The business outcomes speak for themselves: four analyst-hours per week recovered, a CRM team that adopted the mart as their single source of truth within six weeks, and a churn model that improved precision by 23% when retrained on the unified dataset. These results underscore a broader trend in analytics engineering: the shift from building data pipelines that merely move data to building data products that are reliable, timely, and directly consumable by business stakeholders.
Looking ahead, the retailer plans to extend the architecture in three directions. First, a real-time streaming layer using Google Pub/Sub and BigQuery streaming inserts will enable sub-minute freshness for in-session personalisation. Second, a probabilistic identity-resolution module (using device fingerprinting and behavioural similarity scoring) will attempt to close the remaining 5.3% identity gap. Third, the dbt project will be extended with a data-products catalogue, allowing business teams to discover and request new marts through a self-service portal.
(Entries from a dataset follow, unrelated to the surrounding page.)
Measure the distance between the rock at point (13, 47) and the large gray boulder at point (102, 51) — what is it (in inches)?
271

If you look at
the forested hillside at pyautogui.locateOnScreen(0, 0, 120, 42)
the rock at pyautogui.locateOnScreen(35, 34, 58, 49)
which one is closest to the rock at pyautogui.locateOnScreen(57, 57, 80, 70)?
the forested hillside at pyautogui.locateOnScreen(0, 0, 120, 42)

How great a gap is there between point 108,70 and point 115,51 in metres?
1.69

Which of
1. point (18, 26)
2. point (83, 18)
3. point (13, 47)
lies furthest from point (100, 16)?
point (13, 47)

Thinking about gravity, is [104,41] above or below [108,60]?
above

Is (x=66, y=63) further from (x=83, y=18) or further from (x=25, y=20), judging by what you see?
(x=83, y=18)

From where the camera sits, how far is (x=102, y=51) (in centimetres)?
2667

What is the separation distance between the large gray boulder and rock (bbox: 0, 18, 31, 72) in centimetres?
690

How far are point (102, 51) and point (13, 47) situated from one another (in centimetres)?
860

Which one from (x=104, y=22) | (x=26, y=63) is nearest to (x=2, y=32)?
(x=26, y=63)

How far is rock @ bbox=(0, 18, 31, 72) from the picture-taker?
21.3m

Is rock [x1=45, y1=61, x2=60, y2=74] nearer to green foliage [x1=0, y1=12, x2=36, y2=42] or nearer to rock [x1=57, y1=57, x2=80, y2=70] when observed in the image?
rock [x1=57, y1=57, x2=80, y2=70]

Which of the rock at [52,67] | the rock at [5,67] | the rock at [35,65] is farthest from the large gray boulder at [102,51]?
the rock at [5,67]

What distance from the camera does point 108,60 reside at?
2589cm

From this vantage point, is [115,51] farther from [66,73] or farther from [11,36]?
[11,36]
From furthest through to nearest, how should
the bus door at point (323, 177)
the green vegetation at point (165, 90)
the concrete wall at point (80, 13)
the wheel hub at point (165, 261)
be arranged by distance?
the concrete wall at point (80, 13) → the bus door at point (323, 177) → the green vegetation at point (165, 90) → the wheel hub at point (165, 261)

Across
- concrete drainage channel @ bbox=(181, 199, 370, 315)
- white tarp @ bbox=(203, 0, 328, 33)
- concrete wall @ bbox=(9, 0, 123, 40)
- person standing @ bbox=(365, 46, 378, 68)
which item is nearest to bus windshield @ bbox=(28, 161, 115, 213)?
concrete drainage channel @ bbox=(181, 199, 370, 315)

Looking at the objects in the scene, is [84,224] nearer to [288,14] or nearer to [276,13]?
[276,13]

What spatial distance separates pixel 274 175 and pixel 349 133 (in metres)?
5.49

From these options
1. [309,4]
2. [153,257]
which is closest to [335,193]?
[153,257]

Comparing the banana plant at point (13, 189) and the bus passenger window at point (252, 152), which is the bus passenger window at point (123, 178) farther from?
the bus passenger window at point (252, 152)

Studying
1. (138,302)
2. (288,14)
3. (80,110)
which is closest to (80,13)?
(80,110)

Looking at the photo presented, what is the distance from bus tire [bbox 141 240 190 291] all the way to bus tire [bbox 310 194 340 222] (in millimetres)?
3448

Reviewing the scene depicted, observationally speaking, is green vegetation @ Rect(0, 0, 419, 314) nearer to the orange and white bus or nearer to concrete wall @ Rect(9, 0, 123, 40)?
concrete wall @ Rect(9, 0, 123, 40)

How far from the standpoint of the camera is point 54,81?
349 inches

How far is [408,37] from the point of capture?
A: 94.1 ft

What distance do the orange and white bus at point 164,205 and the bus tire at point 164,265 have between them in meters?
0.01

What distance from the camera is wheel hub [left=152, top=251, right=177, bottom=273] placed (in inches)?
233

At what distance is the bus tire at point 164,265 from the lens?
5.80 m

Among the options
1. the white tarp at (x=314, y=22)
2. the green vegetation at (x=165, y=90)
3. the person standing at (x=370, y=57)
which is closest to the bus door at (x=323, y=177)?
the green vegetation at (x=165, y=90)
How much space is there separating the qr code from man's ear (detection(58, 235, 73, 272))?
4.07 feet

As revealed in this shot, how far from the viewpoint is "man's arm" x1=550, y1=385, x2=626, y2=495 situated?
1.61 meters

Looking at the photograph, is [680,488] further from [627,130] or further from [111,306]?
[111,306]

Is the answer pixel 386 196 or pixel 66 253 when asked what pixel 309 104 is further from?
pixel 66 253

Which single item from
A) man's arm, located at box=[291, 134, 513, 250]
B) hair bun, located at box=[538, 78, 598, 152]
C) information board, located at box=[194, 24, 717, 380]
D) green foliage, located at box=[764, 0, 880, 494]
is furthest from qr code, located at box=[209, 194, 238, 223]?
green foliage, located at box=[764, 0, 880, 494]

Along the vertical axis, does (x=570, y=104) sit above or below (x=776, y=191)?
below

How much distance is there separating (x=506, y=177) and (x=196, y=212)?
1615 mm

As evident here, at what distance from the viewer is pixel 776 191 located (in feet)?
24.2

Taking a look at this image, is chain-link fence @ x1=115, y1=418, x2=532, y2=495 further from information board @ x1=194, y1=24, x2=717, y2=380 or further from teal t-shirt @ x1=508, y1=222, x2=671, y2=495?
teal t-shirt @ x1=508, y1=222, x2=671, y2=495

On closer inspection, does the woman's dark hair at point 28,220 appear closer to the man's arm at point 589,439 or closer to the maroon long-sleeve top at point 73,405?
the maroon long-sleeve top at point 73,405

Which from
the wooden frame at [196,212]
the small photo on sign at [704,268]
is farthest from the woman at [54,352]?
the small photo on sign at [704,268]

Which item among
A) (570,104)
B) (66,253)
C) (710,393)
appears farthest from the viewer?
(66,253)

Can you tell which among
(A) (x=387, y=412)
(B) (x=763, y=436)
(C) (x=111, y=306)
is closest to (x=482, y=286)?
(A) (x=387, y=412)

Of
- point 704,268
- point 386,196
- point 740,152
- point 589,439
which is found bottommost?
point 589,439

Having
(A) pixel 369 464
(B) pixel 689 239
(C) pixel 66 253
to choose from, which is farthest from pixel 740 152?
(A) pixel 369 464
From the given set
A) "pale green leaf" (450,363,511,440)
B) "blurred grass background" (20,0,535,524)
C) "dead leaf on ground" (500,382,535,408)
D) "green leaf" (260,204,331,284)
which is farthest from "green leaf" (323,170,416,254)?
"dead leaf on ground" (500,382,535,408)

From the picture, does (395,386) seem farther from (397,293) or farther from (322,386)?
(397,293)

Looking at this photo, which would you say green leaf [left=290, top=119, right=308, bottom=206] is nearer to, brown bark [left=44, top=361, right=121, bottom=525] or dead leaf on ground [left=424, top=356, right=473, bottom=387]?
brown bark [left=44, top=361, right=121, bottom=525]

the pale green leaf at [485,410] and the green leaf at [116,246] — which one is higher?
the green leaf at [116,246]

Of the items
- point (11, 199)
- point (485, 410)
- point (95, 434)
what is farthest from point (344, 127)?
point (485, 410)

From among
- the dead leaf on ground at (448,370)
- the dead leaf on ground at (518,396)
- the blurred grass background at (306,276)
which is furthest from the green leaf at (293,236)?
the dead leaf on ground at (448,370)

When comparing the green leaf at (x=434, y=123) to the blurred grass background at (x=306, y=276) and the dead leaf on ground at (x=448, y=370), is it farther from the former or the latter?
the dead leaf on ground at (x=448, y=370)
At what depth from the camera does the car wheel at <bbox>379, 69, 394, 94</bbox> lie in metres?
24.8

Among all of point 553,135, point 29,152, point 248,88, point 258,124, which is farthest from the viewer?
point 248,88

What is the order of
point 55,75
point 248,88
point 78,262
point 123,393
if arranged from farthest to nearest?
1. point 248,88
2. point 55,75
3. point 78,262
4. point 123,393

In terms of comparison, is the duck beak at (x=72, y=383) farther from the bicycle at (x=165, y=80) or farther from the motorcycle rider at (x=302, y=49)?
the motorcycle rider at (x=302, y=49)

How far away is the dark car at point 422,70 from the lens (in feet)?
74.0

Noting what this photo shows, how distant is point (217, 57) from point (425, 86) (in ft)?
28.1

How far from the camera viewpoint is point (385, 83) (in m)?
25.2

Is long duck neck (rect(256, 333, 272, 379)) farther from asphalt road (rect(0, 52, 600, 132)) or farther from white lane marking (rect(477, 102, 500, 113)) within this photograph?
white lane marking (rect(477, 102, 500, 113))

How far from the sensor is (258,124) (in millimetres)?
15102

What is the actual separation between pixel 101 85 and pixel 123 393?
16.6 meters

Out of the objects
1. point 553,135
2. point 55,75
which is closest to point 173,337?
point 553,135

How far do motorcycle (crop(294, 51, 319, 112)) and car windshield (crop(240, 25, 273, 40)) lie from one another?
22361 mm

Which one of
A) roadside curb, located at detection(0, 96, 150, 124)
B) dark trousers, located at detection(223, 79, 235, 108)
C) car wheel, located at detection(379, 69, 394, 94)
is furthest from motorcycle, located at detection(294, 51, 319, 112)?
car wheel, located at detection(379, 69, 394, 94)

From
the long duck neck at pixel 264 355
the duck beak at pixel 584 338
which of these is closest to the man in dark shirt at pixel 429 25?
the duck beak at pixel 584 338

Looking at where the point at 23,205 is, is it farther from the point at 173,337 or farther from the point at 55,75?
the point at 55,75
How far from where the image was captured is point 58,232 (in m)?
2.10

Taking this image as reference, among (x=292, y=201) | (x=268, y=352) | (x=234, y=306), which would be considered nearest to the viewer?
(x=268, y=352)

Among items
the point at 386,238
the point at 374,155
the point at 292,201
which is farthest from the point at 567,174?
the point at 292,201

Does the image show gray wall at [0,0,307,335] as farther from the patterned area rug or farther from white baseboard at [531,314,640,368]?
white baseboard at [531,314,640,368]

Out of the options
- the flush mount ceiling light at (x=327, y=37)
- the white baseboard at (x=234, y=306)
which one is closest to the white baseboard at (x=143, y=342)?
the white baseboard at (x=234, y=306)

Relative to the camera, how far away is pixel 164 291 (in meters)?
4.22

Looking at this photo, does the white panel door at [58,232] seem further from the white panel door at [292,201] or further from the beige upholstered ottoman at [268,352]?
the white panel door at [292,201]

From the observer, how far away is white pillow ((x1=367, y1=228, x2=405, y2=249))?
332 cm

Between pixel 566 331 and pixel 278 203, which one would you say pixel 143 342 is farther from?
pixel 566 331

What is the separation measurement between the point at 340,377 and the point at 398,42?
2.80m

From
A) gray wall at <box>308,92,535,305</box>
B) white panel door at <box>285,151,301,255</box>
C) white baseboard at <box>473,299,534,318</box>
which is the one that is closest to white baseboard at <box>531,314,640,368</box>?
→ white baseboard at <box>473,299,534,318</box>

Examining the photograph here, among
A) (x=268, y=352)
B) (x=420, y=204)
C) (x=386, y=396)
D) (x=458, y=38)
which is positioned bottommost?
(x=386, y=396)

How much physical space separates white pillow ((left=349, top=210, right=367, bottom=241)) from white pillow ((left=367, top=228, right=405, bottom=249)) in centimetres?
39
For organisations facing similar omnichannel data fragmentation, the lesson is clear: the technology to build a unified Customer 360 is mature, open-source, and deployable in weeks rather than months. The harder challenge — and the one that determines success or failure — is establishing clear data contracts between source systems, designing identity-resolution logic that is both accurate and auditable, and investing in data-quality monitoring from day one.